Question for a simulator error

[Charles.Zhao]

hi everyone,
My design is a complex IP written by verilog. Recently, I run
simulation on Questa 6.5b. But a wired situation occured, one of my
sub module's inner signal is always 'x' state from start of
simulation. I think it had been always 'x' state in every simulation
since we began our verification work, because our verification had not
reached this part of logic. Now I noticed this situation. The most
wired is that in source code, it just a normal always block. For an
example,

always @(*)
A = 1'b0;

While in waveform of Questa, It's a x state.
I am totally puzzled by this issue. How can become like this? Bugs for
Questa? Or a verilog gotchas? Hope for somebody's opinion.

Charles

 

[Jonathan Bromley]

On Thu, 2 Jul 2009 04:10:30 -0700 (PDT), "Charles.Zhao"
<Charles.Zhao1112@gmail.com> wrote:

The most wired is that...

> **EXTRACTED INFORMATION**:
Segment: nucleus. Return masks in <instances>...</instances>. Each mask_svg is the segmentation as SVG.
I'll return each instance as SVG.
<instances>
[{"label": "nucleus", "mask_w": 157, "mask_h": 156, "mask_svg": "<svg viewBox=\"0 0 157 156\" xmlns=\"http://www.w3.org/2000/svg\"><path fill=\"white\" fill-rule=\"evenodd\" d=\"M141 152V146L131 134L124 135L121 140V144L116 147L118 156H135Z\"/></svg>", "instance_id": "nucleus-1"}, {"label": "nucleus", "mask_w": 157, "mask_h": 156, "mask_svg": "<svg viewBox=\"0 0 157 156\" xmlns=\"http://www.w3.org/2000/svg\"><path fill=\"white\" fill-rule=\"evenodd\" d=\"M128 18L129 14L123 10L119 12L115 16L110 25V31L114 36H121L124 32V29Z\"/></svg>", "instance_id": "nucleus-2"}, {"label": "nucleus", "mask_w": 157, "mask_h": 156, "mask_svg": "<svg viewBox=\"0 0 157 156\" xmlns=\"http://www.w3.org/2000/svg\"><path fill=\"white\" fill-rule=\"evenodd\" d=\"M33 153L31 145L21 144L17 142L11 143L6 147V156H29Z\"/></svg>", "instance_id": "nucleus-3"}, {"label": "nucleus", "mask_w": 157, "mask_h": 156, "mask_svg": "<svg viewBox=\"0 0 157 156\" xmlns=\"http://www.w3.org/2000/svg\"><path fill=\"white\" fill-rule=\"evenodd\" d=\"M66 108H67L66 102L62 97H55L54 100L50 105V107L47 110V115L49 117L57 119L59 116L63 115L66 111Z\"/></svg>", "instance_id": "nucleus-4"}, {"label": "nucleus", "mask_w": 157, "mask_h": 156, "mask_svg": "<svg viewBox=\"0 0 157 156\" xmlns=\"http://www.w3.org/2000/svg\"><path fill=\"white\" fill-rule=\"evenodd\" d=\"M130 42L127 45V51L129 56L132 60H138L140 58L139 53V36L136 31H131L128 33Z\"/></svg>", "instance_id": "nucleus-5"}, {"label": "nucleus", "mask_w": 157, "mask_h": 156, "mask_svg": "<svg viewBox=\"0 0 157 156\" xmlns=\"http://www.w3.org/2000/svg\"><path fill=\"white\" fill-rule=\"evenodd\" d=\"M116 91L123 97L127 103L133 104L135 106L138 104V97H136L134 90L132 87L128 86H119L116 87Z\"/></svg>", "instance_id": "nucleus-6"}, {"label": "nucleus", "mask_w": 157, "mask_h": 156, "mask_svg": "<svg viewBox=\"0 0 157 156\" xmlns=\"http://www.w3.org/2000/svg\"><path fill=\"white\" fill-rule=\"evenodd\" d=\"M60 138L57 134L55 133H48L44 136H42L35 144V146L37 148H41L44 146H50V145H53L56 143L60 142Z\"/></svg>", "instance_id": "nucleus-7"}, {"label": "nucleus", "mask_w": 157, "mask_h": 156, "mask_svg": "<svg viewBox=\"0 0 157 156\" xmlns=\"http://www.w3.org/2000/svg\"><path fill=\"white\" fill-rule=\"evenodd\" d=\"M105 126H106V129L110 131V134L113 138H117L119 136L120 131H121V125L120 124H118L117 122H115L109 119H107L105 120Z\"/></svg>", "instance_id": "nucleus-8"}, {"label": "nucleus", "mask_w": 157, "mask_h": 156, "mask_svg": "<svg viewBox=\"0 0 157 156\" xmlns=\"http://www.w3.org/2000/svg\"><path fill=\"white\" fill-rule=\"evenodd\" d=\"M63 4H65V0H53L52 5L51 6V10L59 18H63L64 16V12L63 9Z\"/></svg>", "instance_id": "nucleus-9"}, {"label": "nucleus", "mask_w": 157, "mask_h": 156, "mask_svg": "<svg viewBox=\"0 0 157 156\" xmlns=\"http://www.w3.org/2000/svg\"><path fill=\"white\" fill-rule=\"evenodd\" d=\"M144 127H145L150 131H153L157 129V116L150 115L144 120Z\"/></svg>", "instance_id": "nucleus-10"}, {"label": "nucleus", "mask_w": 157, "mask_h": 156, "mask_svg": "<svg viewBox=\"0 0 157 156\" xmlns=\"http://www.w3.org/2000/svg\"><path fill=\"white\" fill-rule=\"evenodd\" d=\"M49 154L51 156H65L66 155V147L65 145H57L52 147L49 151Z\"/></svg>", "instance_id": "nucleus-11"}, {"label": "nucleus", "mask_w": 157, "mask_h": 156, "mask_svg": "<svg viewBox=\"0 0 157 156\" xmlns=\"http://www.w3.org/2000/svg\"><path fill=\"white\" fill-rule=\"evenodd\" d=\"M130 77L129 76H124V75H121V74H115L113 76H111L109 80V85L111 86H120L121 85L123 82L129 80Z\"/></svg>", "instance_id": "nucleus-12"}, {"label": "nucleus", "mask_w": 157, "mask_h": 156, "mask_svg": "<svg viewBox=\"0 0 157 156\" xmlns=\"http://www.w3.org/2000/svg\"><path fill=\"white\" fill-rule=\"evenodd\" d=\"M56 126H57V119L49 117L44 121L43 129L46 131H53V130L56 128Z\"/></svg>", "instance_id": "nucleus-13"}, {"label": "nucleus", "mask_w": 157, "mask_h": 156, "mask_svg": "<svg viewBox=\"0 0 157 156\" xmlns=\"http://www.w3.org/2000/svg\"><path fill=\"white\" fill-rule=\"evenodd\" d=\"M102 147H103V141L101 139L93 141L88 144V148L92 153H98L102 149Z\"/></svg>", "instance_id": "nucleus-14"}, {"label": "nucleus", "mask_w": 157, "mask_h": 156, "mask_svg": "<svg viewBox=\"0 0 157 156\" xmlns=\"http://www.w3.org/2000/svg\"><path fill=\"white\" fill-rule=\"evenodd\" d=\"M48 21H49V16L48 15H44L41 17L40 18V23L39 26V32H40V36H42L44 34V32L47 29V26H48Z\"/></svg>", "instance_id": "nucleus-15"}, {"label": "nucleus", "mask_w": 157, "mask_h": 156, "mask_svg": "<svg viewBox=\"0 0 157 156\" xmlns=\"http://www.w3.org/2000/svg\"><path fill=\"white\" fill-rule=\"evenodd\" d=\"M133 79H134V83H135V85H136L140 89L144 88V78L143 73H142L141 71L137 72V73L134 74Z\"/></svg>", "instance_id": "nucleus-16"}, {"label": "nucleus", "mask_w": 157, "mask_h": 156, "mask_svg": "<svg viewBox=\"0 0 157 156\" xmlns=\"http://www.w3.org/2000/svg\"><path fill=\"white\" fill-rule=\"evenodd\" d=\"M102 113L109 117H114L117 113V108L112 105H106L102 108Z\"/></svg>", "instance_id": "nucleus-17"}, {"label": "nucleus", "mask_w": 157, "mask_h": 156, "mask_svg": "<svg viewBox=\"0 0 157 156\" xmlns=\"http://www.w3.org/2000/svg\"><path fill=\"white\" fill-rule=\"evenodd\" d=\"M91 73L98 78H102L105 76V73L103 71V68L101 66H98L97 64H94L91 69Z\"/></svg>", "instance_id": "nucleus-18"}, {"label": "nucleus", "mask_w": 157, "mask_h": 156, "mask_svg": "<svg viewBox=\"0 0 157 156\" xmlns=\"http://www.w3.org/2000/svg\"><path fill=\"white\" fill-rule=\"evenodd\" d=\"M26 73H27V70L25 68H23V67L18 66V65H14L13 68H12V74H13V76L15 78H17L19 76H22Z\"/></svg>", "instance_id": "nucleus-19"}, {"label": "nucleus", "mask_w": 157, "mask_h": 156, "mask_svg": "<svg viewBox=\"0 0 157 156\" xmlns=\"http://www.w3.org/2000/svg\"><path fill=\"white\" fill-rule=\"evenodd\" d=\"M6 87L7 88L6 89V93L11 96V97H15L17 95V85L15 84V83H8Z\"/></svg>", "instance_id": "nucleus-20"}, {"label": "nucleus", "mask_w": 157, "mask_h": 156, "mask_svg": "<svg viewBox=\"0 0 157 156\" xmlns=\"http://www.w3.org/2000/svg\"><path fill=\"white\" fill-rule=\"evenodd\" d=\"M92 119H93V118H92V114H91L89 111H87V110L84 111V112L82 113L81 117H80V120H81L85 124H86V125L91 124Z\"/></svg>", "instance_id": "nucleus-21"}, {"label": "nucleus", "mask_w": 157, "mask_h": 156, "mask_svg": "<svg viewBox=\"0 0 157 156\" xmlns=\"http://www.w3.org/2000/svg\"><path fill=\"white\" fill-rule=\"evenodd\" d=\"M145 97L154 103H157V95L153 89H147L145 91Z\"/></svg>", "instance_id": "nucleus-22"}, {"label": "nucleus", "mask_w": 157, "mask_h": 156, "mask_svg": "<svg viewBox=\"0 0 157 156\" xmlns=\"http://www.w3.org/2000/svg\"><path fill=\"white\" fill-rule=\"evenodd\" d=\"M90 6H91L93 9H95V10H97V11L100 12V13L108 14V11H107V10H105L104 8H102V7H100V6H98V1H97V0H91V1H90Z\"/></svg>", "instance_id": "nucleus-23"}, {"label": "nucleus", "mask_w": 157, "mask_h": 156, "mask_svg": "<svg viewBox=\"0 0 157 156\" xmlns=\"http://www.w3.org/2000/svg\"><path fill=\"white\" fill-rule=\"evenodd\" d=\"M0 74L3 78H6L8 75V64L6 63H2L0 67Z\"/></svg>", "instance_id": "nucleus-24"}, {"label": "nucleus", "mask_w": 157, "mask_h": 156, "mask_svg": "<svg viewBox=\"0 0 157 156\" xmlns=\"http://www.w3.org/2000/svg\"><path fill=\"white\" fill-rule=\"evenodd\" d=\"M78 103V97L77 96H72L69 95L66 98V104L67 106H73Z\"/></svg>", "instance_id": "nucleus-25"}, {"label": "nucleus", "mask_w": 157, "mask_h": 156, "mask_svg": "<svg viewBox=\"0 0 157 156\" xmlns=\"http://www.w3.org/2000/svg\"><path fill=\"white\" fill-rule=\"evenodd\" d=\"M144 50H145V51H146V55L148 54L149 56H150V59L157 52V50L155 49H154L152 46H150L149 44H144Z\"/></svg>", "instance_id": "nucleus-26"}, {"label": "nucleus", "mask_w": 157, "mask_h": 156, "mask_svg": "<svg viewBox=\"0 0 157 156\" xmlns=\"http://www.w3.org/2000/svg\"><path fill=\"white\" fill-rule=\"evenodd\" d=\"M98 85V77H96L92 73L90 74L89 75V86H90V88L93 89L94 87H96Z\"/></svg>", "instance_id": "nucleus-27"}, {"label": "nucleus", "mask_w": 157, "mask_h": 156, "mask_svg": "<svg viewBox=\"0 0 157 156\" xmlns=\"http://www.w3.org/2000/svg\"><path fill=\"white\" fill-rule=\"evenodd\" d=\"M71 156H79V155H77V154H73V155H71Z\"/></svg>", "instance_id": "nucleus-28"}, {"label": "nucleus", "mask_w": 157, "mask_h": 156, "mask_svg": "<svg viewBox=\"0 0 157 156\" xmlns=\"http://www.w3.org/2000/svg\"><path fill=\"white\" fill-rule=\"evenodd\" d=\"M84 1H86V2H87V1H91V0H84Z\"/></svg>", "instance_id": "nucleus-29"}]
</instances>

> **INSTRUCTION A**: In the Questa simulator thread, write out everything from "While in waveform" down to "wired is that...", substituting "ModelSim" for "Questa".
> **INSTRUCTION B**: In the Questa simulator thread, what version of Questa was the simulation run on?
None of the entries are needed here.

> **TASK OUTPUT A**:
While in waveform of ModelSim, It's a x state.
I am totally puzzled by this issue. How can become like this? Bugs for
ModelSim? Or a verilog gotchas? Hope for somebody's opinion.

Charles

 

[Jonathan Bromley]

On Thu, 2 Jul 2009 04:10:30 -0700 (PDT), "Charles.Zhao"
<Charles.Zhao1112@gmail.com> wrote:

The most wired is that...

> **TASK OUTPUT B**: Questa 6.5b